Ella and them were planning on going drinking tonight and I did get an invite but I turned down so I could see Andrew, and I mean Elle said I could bring him along with me, but do we all remember the Burris Inncident. I don't think I'm going to mess everything up by getting drunk and trying to jump him. I can do that sober :P. Not to mention the fact that it POURING rain outside. Would I rather have been outside drinking in the pouring rain or in my basement with the most amazing guy in the world.
It's a no brainer.
I just.. love him so much. I know that it's scary to admit but I do. I never could have imagined that it could turn out like this and I'm so glad. Feeling how I feel is so wonderful, and I wouldn't trade it in for anything. The happiness he gives me, man, I would give up like all my shoes to keep this feeling as long as humanly possible. I don't think anyone under stands how happy I am right now - or - how much he means to me.
You have no idea what it's like to be sitting there and have someone who you love so dearly tell you how much that you mean to them. It's the greatest feeling in the world and I wish that I could find some way to make everyone in the entire world know what it is like to feel how I am feeling right now.
I can barely write - Barely put down into words what I'm feeling. It's so hard to try and explain what this is like because I can barely concentrate. All I can think about is.. Tonight and how things can only get better from here.
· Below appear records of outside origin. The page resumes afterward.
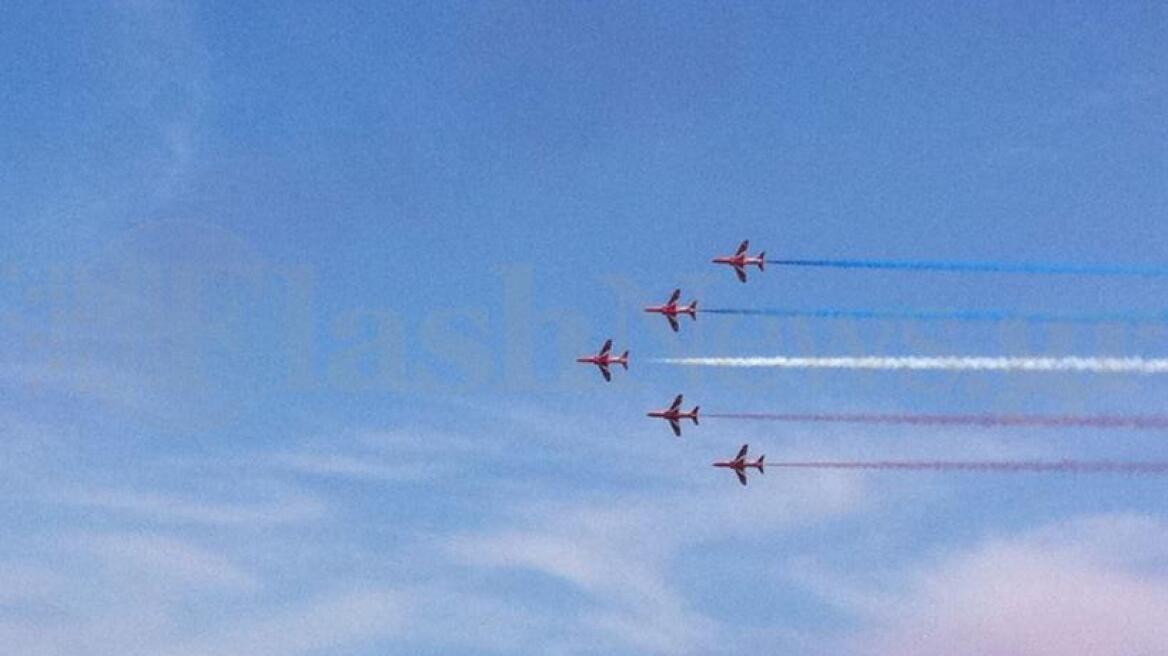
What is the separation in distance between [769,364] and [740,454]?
44684 mm

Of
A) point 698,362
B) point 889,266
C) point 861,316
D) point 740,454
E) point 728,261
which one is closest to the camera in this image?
point 889,266

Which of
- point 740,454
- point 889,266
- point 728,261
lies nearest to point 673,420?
point 740,454

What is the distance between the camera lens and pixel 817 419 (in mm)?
148500

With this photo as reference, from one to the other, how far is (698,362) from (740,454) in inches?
1582

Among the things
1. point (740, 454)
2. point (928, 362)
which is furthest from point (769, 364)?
point (740, 454)

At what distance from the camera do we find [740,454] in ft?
638

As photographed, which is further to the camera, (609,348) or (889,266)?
(609,348)

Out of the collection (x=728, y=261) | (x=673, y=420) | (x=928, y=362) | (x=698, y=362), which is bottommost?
(x=928, y=362)

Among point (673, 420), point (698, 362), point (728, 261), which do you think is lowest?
point (698, 362)

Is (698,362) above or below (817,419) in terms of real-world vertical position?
above

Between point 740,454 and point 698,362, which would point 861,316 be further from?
point 740,454

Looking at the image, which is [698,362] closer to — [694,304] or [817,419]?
[817,419]

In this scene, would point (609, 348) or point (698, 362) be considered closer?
point (698, 362)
A month on Monday. A month.
Craziness, because it feels just as intense and amazing as the first days we were together when we were dating. The "new-relationship-feeling" is still intack... YES! And we are just as much friends as we are a couple. We still carry on the same converstations we did when we first started talking. Oh my god. I'm in love. I, Shannon Rae White, am in love.